___ Task input ___

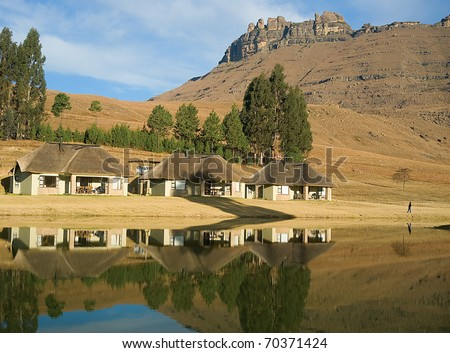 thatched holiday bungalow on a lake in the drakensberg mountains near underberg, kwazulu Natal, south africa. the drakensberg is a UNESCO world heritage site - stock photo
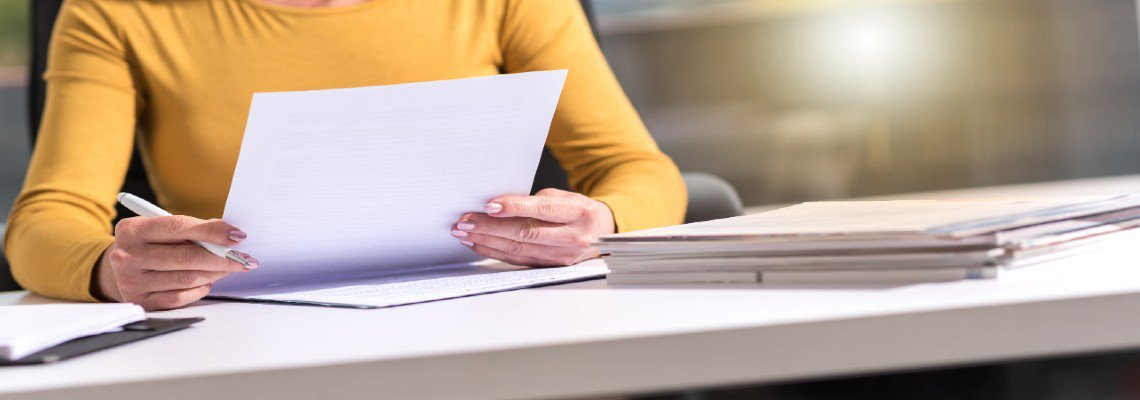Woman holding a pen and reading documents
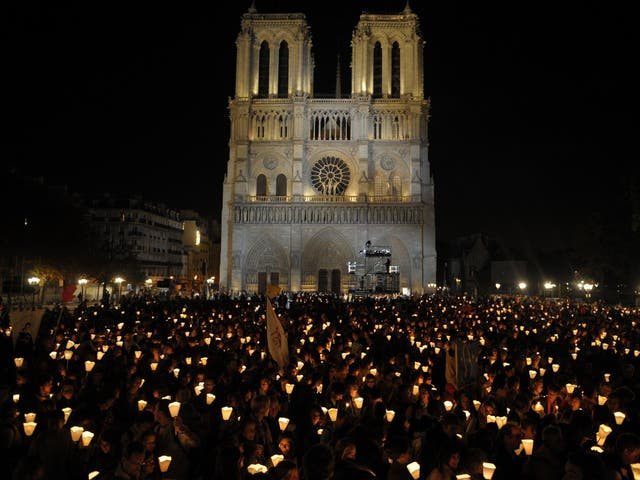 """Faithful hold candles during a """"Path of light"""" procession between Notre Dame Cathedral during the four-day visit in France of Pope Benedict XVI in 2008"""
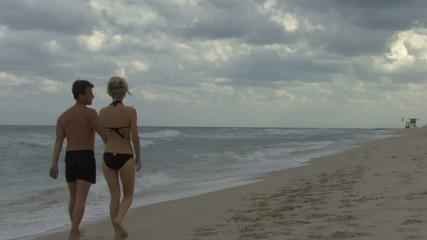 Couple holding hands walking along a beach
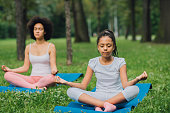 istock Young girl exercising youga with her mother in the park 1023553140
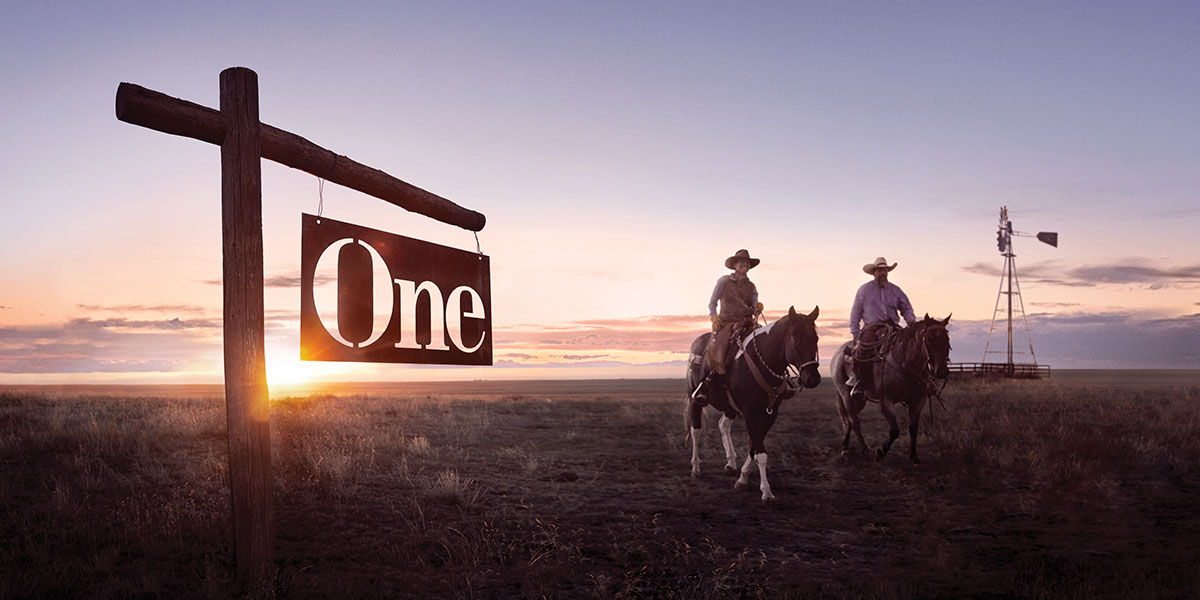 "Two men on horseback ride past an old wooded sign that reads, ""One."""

___

Copy back exactly the lines above from the one containing "Woman holding a pen and reading documents" through the one containing "istock Young girl", and leave every picture behind.

Woman holding a pen and reading documents
 """Faithful hold candles during a """"Path of light"""" procession between Notre Dame Cathedral during the four-day visit in France of Pope Benedict XVI in 2008"""
 Couple holding hands walking along a beach
 istock Young girl exercising youga with her mother in the park 1023553140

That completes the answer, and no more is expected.